First let's note that this definition implements a very particular sense of deleting an element: del(Element, List, Rest)
only succeeds if the Element
actually appears in the List
, otherwise it fails:
?- del(a, [a, b, c], Rest).
Rest = [b, c] ;
false.
?- del(x, [a, b, c], Rest).
false.
This will be important in a moment.
But at which point the first X will be compared with the X from the X|Tail?
X
occurs twice in the head of the clause, and these two occurrences must unify. You could read
del(X, [X | Tail], Tail).
as something similar to:
del(X1, [X2 | Tail], Tail) :-
X1 = X2.
So the "comparison" of X
against itself is implicit in the fact that it occurs multiple times in different arguments. This clause will not match a goal like del(a, [b | Xs], Ys)
for example: Prolog would have to unify the first occurrence of X
with a
and the second occurrence of X
with b
, and this is not possible. So if the element of interest is not unifiable with the first element of the list, the first clause cannot apply. The second clause must apply.

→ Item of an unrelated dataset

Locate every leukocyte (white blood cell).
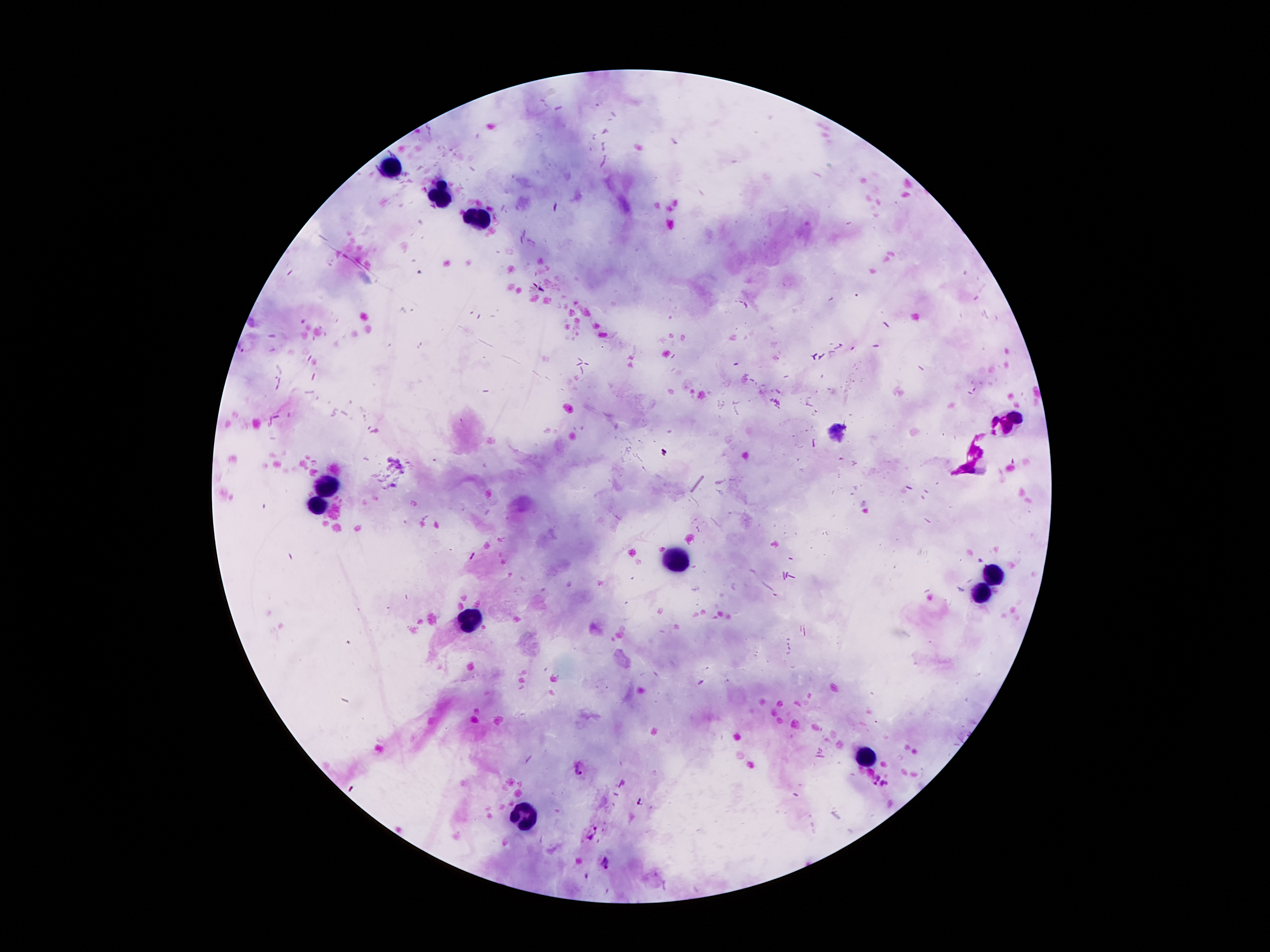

If, however, the element does unify with the first element of the list, then the remaining list is just the Tail
, i.e., if the first clause succeeds, then it deletes exactly one occurrence from the list it is given.
At the second row, i even don't understand, when the X and H will be compared, if X = H?
They will not be compared! It doesn't matter to this clause whether X
is unifiable with H
or not. If this clause succeeds, then the first element of the list will be preserved, no matter if it is equal to X
or not. However, this is a recursive clause. It can only succeed if some recursive call eventually ends in a non-recursive clause that succeeds. The only non-recursive clause is the first one, for which we know that it will delete exactly one occurrence of X
. So the second clause doesn't need to care about the list element it looks at, because its role is to preserve all the non-deleted elements. Actual deletion is the role of the first clause.
However, this not caring about the element only succeeds if the first clause will succeed, which is only the case if the rest of the list contains an element that can be deleted. If it does not, the entire recursive call fails. This is the reason for the somewhat unintuitive behavior that the element to be deleted must be present in the original list.